▸ **Objective**
Copy only what runs from the line containing "How far from the camera is" through the end of the material below, line for line, with both ends included.

▸ **Information shown**
- - -
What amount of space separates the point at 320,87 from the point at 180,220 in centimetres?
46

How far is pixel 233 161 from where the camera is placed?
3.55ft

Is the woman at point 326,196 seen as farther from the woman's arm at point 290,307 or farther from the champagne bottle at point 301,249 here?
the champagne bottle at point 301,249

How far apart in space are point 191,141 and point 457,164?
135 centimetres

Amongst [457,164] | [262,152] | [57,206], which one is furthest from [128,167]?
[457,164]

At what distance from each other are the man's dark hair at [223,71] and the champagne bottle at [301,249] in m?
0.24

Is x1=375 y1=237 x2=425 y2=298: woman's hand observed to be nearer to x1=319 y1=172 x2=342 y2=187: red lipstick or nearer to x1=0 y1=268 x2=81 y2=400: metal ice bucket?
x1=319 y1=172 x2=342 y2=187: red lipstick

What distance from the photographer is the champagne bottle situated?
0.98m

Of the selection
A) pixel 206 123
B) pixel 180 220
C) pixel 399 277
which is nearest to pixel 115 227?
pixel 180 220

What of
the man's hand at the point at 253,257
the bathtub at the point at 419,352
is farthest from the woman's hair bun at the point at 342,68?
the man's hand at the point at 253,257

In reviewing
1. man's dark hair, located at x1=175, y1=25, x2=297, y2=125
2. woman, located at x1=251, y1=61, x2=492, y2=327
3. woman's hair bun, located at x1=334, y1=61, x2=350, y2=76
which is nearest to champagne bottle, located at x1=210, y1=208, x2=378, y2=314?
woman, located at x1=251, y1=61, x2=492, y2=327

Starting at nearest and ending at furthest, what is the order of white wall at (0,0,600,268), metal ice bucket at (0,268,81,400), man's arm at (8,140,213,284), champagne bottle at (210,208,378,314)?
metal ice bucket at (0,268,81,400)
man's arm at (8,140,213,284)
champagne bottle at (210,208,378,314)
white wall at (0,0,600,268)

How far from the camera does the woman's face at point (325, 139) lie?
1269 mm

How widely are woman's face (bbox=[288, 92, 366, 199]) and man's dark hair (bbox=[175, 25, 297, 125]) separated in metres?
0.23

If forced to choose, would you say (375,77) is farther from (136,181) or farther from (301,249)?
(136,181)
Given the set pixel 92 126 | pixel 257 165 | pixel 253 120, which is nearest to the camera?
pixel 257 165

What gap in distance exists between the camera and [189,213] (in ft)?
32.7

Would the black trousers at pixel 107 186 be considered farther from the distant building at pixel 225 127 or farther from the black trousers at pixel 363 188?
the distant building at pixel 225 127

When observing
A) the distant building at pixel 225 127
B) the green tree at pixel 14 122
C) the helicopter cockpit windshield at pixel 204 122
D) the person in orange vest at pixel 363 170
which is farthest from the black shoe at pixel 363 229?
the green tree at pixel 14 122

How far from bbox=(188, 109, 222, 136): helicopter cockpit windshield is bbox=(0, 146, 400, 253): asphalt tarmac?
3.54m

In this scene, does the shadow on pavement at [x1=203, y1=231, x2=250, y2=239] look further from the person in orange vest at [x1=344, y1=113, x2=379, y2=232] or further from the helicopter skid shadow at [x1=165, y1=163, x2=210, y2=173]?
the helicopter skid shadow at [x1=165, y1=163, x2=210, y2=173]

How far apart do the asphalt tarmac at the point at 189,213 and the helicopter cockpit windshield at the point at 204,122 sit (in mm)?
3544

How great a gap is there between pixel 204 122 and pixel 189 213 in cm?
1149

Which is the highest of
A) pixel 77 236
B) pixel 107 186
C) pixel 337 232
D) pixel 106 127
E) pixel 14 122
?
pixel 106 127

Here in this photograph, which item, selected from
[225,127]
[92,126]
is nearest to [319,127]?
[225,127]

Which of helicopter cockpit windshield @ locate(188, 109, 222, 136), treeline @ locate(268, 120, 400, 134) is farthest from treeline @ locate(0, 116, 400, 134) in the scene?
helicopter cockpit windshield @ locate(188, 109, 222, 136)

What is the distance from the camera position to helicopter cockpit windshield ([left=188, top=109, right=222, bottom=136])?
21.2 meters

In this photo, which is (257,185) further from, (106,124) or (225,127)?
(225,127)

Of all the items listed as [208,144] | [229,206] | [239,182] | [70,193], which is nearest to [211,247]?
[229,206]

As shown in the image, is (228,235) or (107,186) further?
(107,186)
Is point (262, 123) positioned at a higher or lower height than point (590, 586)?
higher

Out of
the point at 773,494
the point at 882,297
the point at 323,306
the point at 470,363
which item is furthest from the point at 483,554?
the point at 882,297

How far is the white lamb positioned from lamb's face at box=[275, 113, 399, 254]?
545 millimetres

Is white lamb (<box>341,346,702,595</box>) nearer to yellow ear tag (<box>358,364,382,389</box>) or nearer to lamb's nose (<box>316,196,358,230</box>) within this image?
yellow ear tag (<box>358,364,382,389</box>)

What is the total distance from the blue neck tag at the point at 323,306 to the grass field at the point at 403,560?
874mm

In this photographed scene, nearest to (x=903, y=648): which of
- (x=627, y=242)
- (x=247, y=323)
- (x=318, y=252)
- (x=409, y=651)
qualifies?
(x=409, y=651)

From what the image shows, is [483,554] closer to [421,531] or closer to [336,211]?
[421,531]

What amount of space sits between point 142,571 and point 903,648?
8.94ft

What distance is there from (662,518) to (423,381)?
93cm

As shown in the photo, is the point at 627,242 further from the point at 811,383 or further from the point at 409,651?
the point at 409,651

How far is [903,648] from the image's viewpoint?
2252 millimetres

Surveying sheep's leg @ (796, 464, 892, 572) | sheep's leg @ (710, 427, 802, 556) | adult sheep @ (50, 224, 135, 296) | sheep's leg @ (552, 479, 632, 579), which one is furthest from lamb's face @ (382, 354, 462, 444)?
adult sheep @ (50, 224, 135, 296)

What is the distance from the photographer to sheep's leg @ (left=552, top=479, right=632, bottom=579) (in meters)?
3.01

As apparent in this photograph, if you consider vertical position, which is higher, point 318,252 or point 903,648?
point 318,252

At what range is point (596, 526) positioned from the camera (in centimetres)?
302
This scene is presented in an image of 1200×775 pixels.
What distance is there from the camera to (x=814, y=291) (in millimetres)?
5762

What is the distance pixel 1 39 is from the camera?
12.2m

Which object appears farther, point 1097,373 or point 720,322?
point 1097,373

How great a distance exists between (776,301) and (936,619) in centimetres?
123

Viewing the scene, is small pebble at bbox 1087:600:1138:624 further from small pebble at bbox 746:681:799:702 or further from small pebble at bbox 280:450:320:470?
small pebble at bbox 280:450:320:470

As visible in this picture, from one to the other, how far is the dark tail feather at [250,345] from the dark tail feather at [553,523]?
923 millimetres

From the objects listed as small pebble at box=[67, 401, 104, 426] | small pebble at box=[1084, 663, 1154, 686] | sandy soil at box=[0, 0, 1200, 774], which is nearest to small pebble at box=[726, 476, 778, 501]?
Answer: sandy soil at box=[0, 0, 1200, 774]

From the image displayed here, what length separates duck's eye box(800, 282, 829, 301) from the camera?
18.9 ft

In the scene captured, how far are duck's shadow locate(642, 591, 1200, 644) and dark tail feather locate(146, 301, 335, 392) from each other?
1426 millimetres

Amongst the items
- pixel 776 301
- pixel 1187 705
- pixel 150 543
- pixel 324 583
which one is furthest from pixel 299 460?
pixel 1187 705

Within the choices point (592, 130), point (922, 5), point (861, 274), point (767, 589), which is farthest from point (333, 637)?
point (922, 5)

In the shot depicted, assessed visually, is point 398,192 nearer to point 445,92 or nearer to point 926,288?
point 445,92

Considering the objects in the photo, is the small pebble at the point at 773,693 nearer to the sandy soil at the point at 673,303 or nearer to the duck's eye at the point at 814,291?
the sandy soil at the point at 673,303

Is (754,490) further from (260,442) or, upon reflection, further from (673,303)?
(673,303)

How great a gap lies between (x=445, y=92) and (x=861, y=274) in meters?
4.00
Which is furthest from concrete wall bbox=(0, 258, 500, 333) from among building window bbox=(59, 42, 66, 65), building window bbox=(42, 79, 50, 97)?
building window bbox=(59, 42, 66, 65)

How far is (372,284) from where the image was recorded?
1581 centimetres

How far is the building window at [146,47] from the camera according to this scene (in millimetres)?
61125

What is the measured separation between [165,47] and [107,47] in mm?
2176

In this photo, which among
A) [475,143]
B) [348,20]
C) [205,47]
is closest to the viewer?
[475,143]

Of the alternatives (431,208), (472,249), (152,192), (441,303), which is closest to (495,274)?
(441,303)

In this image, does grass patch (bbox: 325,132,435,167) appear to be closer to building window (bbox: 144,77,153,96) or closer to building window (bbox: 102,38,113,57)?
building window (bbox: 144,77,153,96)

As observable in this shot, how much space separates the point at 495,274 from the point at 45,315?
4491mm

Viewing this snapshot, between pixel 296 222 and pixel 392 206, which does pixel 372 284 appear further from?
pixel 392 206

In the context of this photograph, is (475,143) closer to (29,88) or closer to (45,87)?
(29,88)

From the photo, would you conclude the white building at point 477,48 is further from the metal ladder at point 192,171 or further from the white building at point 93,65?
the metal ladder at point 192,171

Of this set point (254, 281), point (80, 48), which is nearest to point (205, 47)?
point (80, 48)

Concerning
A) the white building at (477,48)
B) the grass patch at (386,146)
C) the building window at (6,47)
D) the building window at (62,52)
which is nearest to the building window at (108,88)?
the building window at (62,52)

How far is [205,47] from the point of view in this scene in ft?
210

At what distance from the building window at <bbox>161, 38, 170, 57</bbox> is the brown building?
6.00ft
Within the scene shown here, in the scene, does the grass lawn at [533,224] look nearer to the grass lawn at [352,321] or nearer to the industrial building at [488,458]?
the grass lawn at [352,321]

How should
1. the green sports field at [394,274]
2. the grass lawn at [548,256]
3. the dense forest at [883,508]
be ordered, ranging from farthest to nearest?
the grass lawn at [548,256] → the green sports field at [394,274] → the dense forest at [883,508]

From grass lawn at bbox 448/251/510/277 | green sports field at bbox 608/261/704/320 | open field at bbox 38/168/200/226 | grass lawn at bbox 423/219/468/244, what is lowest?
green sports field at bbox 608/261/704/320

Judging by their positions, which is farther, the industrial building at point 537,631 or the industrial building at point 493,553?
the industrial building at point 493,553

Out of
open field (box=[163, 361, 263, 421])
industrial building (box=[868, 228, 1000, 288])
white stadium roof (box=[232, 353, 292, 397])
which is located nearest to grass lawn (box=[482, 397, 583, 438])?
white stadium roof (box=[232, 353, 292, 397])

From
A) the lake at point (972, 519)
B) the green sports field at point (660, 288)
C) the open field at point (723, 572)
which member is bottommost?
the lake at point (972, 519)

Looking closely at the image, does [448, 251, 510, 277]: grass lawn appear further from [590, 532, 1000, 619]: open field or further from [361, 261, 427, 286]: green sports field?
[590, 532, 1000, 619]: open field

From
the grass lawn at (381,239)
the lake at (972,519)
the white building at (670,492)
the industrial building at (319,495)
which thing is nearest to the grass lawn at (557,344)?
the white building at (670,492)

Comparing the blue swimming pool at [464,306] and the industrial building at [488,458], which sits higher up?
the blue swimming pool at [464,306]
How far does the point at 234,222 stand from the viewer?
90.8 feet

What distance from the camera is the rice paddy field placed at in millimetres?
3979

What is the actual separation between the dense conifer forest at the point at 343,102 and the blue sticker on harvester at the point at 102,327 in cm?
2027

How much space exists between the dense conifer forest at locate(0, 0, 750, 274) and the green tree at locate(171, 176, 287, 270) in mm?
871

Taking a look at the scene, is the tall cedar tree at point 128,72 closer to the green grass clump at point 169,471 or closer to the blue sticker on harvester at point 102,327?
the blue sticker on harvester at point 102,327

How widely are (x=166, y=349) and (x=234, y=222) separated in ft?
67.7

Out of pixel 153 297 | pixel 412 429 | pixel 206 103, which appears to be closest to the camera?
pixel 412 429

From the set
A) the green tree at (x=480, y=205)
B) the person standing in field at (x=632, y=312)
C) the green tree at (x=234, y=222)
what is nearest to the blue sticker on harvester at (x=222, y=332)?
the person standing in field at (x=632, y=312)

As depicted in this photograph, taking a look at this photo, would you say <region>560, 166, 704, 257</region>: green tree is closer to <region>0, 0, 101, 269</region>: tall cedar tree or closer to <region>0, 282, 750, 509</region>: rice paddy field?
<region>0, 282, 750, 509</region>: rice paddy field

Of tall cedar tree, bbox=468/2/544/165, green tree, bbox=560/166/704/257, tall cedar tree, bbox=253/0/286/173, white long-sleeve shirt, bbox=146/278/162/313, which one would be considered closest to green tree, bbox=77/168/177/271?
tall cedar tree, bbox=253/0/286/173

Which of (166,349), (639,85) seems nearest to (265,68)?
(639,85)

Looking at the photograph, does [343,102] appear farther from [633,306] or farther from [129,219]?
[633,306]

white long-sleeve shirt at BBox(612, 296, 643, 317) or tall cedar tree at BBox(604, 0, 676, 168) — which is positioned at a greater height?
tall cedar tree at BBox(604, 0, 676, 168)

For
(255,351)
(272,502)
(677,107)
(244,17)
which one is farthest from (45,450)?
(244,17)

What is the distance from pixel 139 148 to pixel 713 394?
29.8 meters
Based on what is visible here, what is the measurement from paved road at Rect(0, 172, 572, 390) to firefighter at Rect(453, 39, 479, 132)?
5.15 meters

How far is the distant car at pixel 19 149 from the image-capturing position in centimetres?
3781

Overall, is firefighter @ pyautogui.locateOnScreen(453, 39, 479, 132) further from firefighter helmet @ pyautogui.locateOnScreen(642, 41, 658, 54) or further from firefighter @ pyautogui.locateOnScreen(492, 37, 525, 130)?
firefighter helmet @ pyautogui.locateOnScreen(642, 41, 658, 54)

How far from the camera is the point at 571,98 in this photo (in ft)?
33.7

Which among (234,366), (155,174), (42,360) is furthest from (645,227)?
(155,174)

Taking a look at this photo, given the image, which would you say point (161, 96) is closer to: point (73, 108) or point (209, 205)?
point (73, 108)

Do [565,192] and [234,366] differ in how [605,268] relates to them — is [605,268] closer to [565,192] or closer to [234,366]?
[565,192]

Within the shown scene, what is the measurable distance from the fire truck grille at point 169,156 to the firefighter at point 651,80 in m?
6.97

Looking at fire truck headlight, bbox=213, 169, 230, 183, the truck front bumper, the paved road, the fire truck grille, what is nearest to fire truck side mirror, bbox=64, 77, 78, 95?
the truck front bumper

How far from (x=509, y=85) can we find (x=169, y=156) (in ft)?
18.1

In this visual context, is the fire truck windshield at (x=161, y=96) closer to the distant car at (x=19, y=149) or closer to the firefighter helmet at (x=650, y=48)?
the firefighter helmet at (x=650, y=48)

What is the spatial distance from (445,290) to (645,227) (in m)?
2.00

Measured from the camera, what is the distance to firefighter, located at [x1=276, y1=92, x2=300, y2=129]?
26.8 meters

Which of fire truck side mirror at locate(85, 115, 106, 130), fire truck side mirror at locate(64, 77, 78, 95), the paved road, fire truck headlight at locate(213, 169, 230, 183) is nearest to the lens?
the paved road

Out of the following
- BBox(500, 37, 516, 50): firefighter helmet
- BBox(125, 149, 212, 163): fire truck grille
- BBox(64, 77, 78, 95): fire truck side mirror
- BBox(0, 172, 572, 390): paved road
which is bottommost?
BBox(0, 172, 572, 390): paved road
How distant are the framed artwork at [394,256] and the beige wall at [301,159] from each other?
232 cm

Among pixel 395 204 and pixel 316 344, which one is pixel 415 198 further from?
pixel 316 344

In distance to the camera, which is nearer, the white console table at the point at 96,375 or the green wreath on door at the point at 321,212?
- - -
▸ **Task answer**
How far from the camera is the point at 571,98 in this photo (in ft)?
33.7

Which among (234,366), (155,174), (42,360) is furthest from (645,227)?
(155,174)

Taking a look at this photo, given the image, which would you say point (161, 96) is closer to: point (73, 108) or point (209, 205)?
point (73, 108)

Do [565,192] and [234,366] differ in how [605,268] relates to them — is [605,268] closer to [565,192] or closer to [234,366]?
[565,192]

Within the shown scene, what is the measurable distance from the fire truck grille at point 169,156 to the firefighter at point 651,80 in m?
6.97

Looking at fire truck headlight, bbox=213, 169, 230, 183, the truck front bumper, the paved road, the fire truck grille, what is nearest to fire truck side mirror, bbox=64, 77, 78, 95?
the truck front bumper

How far from (x=509, y=85) can we find (x=169, y=156) (in ft)?
18.1

In this visual context, is the fire truck windshield at (x=161, y=96) closer to the distant car at (x=19, y=149) or closer to the firefighter helmet at (x=650, y=48)?
the firefighter helmet at (x=650, y=48)

What is the spatial distance from (445,290) to (645,227) (in m)?
2.00

Measured from the camera, what is the distance to firefighter, located at [x1=276, y1=92, x2=300, y2=129]?
26.8 meters

Which of fire truck side mirror at locate(85, 115, 106, 130), fire truck side mirror at locate(64, 77, 78, 95), the paved road, fire truck headlight at locate(213, 169, 230, 183) is nearest to the lens?
the paved road

Out of the following
- BBox(500, 37, 516, 50): firefighter helmet
- BBox(125, 149, 212, 163): fire truck grille
- BBox(64, 77, 78, 95): fire truck side mirror
- BBox(0, 172, 572, 390): paved road
which is bottommost?
BBox(0, 172, 572, 390): paved road
How distant are the framed artwork at [394,256] and the beige wall at [301,159] from each other?
232 cm

Among pixel 395 204 and pixel 316 344, which one is pixel 415 198 further from?
pixel 316 344

In distance to the camera, which is nearer, the white console table at the point at 96,375 or the green wreath on door at the point at 321,212?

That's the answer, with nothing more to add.